I am not an agent. I am helping my mother to sell her home. We made a major mistake going with a friend's recommendation for a real estate agent. The local agency has cut corners on advertising themselves, never mind having them peddle a proper pitch about our property. They expect us to bring in buyers for them to take over. If we knew that from the start, I would be shouting, "If I'm to do that work, what do I need you for?" So, please, take time and pick someone who actually has recently sold homes in your area. Someone who works hard even after you sign on the line to contract for their help.
Prepare for a long ordeal.
At present, we are nearing the end of a 6-month contract, and will be taking the house off the market for a small breather. I'm disabled. My mother is a senior citizen. Living here, trying to sell in this economy and with this weak agency, makes for a hard, tense time. Every weekend, we have been spruced up and preened. Sometimes we have had a weekday phone call for a visitor-- with only a two-hour window to prepare. Some folks can do Open Houses. We have a dog and no way to make that work. But through all these months, I'm so drained and a bit miffed. Don't let your battery run low on you. Money is the matter....doesn't it matter how much surely should be parked in your pocket?
Draft a rough write-up for your home before you sign.
You're the seller. This is a good organizational step. Hash out with your agent just what top points will be the selling points to go with. Ours...somehow got lost! The agency/agent we have had, has not been selling our place accurately or properly. It is advertised as horse property because it is land that legally can be used for a someone owning a horse. That's nuts! We don't and have never had a horse. We don't even have a stable! We have a little over an acre, most of which is wild. There is a lot of room for someone to build, even another home if they chosee.Mom purchased this place twenty-years ago as woods---in every way there has seemed to have been no horses roaming here. So why would anyone primarily advertise a single-home as such?

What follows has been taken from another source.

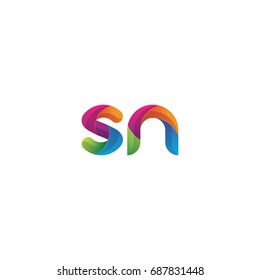 Initial lowercase letter sn, curve rounded logo, gradient vibrant colorful glossy multicolor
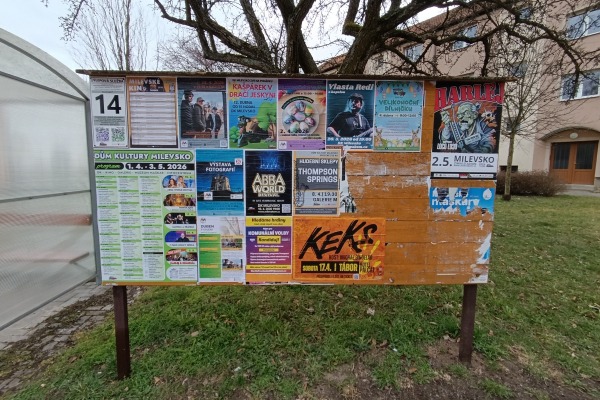 Foto výlepové plochy v Milevsku 14 STARÉ SÍDLIŠTĚ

Someone said put your self in the eyes of a buyer. Yes! This place would be perfect for a young family looking to buy affordable property, and yet also looking to the future to expand. But what average buyer looking for a home would be jazzed about land that might be pestered with manure and flies?
Consider a Home Inspection before you sell.
We fixed, had fixed, and surveyed for anything we thought might be a problem. The house is 19 years old. We heard about WIN Home Inspectors who are used during the closing process, and paid (as sellers) for our home to be inspected now. We weren't looking to save the buyer the expense or step. We wanted to know if any hidden issue existed that we might need to fix, now, before a buyer came to look. Why have the buyer's inspector find a potential deal-buster at closing? He said that we had three things. We fixed those three things. The inspector was here almost four hours. It is not a light scan that they do. He did termite inspection. He crawled into the attic spaces. He was on the roof, in the basement, in the cupboards, closets, nooks and crannies. For real, he found a tiny leak under one of the sinks that none of us would have found on our own. It was well worth the four-five hundred dollars. And after those repairs, after that inspection; we knew we were ready to roll. But we went with the wrong agency. In future, we will go with one that can proof selling prowis and buyer appeal.
Good luck to you. Hope this helps. At this point, I'm doing my best to rack up a few brownie points with God. The house will sell, the house will sell, Life is Change, Sometimes change gets to work for you, the house will sell.